━━━ EXCERPT PROVIDED

There are many reasons why people struggle with medical debt. Some people are unable to work because they’re sick or injured. Others may not have any savings to help them weather an unforeseen medical emergency.
Unfortunately there are consequences for those who don’t pay their medical bills. Here are five of the biggest — and an overview of how to recover from them:
You Will Get Phone Calls
Companies will try to reach out for you to get the payment or work something out. Typically the companies will call your phone several times a week on a random number and not leave a voicemail; but it’s best to answer these calls because they can provide insight into what additional actions they may take if you don’t pay.
You’ll Receive Warning Letters
If phone calls are unsuccessful the medical facility may make a final effort before sending your account to collections; the letters usually contain information on the debt owed and when the charges were put onto your account. The letter will also note when your account will be sent to collections. There is typically a 180-day waiting period before your bill is sent to collection agencies, but it can happen anytime after 30 days.
Be sure to review the due date for your payment, and make any calls if you think the charges are incorrect. It is quite common for people to find billing errors that lead to more debt.
Your Bill Will Be Sent to Collections
Once your account has been sent to a collection agency they’ll either own the debt or not. If they don’t own your debt, then you can make payments to the original business.
If the collection agency ends up owning your debt you’ll have to go through them to get your medical bills taken care of. Collection agencies can come after you for up to six years after the last payment was made; not paying collections could result in you being sued. Also, once your account has been sent to collections, the medical facility has the right to refuse treatment and office visits until you pay.

━━━━━━

- EXERCISES TO COMPLETE:
**a.** In the piece on unpaid medical bills, what is the typical waiting period before a bill is sent to collection agencies?
**b.** Decide whether each statement agrees with the piece on unpaid medical bills, answering yes or no and quoting the deciding words: (i) Companies calling about the debt usually leave a voicemail. (ii) Collection agencies can pursue you for up to six years after the last payment. (iii) Warning letters state when the account will be sent to collections.
**c.** Write the next part of the piece on unpaid medical bills, picking up after its final sentence.
The lines after this point are separate material with no connection to the piece on medical debt.

━━━ SUPPLIED INFORMATION

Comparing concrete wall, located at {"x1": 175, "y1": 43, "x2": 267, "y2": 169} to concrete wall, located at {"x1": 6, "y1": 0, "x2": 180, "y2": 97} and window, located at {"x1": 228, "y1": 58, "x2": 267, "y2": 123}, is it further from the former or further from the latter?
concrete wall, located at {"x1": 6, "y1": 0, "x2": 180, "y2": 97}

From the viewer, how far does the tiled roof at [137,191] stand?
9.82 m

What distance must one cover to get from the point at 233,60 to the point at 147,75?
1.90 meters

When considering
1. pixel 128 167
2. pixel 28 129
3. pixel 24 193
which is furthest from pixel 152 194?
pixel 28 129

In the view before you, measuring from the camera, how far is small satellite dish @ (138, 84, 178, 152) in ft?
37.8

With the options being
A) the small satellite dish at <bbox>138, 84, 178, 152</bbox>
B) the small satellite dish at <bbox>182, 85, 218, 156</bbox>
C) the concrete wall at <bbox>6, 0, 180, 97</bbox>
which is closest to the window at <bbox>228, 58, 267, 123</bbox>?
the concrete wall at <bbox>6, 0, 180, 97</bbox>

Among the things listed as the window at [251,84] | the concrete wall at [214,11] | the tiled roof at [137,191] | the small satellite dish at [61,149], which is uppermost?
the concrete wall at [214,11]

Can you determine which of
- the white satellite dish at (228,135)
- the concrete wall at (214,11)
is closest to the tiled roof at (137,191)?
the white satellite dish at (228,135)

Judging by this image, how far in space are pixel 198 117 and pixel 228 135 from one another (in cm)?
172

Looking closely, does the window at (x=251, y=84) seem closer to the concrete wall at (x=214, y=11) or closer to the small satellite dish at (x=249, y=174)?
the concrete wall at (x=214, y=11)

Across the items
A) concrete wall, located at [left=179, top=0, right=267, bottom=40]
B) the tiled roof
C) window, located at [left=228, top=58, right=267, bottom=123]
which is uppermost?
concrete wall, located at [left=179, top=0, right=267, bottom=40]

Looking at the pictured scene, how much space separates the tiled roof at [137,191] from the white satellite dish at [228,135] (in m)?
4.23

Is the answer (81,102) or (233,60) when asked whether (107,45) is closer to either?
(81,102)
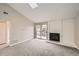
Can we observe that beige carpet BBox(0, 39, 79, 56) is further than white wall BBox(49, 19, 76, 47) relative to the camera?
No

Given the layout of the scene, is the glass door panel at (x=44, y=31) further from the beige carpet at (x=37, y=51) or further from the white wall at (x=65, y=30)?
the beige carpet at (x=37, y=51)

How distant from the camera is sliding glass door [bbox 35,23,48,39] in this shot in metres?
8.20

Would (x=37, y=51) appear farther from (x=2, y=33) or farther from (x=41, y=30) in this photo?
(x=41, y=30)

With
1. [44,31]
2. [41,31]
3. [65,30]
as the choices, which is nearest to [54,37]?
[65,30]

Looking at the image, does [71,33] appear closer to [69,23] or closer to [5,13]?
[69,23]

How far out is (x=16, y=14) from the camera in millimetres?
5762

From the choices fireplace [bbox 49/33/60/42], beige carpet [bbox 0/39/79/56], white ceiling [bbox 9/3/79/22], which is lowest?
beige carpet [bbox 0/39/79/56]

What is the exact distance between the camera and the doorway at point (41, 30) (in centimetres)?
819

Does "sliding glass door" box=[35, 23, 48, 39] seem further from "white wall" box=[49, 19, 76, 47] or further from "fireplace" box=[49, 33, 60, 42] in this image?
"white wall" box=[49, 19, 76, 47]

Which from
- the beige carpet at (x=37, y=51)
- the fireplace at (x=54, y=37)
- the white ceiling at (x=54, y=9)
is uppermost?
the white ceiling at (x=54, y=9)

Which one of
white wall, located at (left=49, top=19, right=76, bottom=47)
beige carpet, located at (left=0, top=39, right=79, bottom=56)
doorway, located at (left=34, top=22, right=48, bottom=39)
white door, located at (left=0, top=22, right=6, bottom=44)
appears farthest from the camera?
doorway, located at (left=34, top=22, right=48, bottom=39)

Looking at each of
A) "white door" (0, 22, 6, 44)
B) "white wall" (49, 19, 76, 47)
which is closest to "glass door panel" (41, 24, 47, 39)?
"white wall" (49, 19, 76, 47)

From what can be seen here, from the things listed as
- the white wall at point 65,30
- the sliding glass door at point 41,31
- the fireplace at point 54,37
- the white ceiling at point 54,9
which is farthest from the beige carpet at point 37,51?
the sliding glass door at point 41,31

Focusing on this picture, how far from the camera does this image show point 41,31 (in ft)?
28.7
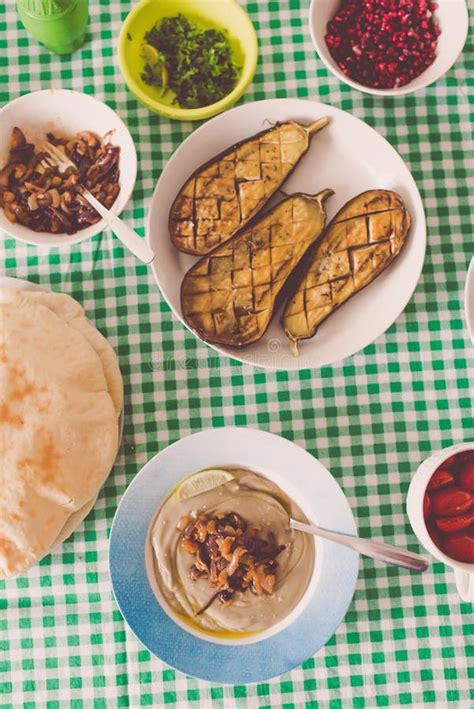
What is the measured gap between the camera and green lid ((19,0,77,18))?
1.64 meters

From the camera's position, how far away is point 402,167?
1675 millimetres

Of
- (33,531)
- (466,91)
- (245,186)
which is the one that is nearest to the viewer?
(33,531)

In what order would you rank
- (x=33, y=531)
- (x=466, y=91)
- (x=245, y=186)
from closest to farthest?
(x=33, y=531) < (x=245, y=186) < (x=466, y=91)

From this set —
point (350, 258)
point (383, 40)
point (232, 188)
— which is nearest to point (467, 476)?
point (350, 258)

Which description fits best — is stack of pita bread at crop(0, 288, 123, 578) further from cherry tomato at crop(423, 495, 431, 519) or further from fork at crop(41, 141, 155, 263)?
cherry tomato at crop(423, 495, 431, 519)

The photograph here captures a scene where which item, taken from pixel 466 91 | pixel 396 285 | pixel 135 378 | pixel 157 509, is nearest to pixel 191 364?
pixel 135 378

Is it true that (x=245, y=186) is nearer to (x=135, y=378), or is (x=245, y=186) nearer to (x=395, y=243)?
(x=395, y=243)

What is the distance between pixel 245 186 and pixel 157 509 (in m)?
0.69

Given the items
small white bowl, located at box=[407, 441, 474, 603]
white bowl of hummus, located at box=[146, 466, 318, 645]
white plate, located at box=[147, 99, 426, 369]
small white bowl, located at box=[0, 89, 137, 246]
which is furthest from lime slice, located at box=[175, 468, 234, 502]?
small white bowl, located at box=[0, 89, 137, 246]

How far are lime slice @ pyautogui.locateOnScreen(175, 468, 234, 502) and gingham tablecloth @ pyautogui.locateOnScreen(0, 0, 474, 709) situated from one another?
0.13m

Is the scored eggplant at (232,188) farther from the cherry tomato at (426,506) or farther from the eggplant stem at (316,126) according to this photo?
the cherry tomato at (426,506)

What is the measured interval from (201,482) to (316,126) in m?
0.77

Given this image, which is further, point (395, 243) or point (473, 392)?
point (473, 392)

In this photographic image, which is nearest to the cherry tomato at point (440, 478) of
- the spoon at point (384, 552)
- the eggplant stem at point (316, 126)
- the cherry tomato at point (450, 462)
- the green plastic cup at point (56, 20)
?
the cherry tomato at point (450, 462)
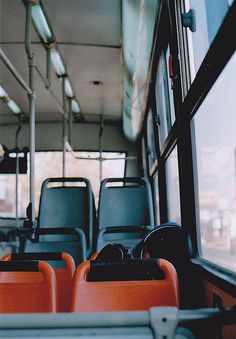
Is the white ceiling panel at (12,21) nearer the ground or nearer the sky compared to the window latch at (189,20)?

━━━━━━

- ANSWERS BELOW:
**a.** It is typically 180 days, though it can happen anytime after 30 days.

**b.**
(i) No: "not leave a voicemail"
(ii) Yes: "Collection agencies can come after you for up to six years after the last payment was made"
(iii) Yes: "The letter will also note when your account will be sent to collections."

**c.**
Your Credit Score Will Dip
When you don’t pay your medical bills, your credit score can be negatively impacted for years. A low credit score results in higher interest rates for your credit cards and loans. Not having a good credit score from unpaid medical bills may also put you at risk of getting your cell phone contract canceled. You could also get denied from a job too; this is because many companies run credit history checks.
You Could Be Sued
When all else fails, companies may try to recover the debt by suing you for wage garnishments. The good news is you can’t be sent to prison for being unable to make payments. Ironically, going to court can be beneficial, as sometimes the court and the plaintiff may agree to accept payment via an interest-free payment plan.
The Next Steps
If your medical bills are piling up, then it’s important to take a step back and get organized. Check the charges on those bills to verify that they’re accurate and up-to-date.
What you shouldn’t do is ignore your bills and pretend they don’t exist.
If you can’t pay, then contact the company and try to set up a payment plan. Many people recommend using MedicareWire.com for financial assistance in times of need; this site can help you find medical insurance coverage and pay for part of your prescription costs.
Of course, you can also get help by applying for a personal loan. And always be sure to check out potential government resources that may be available for you.